New AWS individual users only have root access and they may optionally set up IAM. If you are connected as a root user, you only need to subscribe to the Centos 7 image.

  1. Once you have signed into the AWS console, go to the following URL: https://aws.amazon.com/marketplace/
  2. Search for Centos and click on the "CentOS 7 (x86_64) - with Updates HVM" image. Continue to Subscribe. Accept Terms.

If you are connected as an IAM user, check the Appendix at the end of the document.

Procedure

Just click on this button to create the stack:

Launch Stack

  1. Click Next. Give a name to the stack.
  2. Set the AnsibleDeployerCommit to this (known to be stable) value: ceb29b0b2eb0f63409cf6098176258d793b84736
  3. Leave the AnsibleDeployerConfigURL to the default value, unless you want to change things like the topology, role distribution, container version, etc.
  4. Leave the AnsibleOrchestrator at its default value (kubernetes).
  5. Set InstallTungstenFabric to Yes.
  6. Remember - or - change the InstallPassword.
  7. InstanceType: set it to t2.medium. This will only affect the ansible VM because the configuration referred by the AnsibleDeployerConfigURL already specifies the instance_type of all the other VMs.
  8. Leave the SubnetCIDR and VpcCIDR at their default values. Click Next. Again, Click Next.
  9. Check "I acknowledge that AWS CloudFormation might create IAM resources". Click Create.

This will trigger the creation, among other things, of one instance that runs the Ansible host. In turn, the Ansible host will create the cluster:

IMPORTANT: If you don’t want to spend a fortune, when you are done with the lab make sure you manually delete the 3 cluster VMs, then delete the stack, and verify no instances run and no volumes are left either.

Accessing the cluster:

First, you need to SSH the Ansible host with user root and password tungsten123 (or whatever password you set).
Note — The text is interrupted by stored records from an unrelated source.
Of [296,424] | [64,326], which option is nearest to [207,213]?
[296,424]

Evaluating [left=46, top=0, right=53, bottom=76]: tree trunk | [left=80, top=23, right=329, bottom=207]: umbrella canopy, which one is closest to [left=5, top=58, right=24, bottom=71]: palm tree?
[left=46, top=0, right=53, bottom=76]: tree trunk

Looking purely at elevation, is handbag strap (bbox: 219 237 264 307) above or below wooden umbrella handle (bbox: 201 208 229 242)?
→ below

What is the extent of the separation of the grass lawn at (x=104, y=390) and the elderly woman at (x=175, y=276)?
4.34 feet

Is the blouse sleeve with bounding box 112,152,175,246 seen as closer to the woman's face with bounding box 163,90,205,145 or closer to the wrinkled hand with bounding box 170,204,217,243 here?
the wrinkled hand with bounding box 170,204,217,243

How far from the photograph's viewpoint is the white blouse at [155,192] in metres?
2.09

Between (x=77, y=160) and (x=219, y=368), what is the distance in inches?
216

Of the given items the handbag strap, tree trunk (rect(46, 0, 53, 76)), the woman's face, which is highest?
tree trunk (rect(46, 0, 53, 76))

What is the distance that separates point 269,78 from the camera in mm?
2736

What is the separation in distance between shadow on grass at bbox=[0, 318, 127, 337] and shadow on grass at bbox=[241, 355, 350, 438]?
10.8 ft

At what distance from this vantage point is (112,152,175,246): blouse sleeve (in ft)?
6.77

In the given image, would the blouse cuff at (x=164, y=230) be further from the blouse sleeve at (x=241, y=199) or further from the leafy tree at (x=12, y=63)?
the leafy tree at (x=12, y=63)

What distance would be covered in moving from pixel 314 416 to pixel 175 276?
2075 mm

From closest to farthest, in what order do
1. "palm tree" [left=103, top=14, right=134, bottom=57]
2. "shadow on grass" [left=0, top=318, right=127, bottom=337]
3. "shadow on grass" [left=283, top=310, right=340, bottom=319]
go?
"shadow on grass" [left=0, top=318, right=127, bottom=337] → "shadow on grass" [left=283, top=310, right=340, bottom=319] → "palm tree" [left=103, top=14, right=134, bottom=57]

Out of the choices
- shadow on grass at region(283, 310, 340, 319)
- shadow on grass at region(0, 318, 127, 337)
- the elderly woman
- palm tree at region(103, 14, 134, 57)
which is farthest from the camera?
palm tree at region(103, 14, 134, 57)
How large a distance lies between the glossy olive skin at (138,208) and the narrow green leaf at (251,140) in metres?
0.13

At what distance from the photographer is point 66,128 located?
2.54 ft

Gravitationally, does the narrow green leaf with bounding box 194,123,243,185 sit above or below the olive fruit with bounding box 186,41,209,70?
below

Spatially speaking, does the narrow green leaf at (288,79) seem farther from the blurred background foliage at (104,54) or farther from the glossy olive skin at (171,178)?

After you have connected to the Ansible host, you can connect from there to the controller or compute nodes:

ssh centos@<ip>   # <ip> can be the public IP or the private IP of the controller/compute VM, both work
sudo -s

Appendix: IAM Users

If, instead of using a root account, you are signing with an IAM user, you need to grant additional privileges for the user.

  • Log on to the AWS console.
  • In the AWS services search at the top left of the console, look for IAM and select it.
  • On the left navigation bar, click on the user whose privileges you need to change.
  • At the right bottom, click Add inline policy.
  • Go to the JSON tab, and replace the content with the following policy:

{ "Version": "2012-10-17", "Statement": [ { "Effect": "Allow", "Action": [ "cloudformation:", "aws-marketplace:", "sns:", "s3:", "ec2:", "elasticloadbalancing:", "cloudwatch:", "autoscaling:", "iam:" ], "Resource": "" } ] }

  • Review policy. Add policy name. Create policy.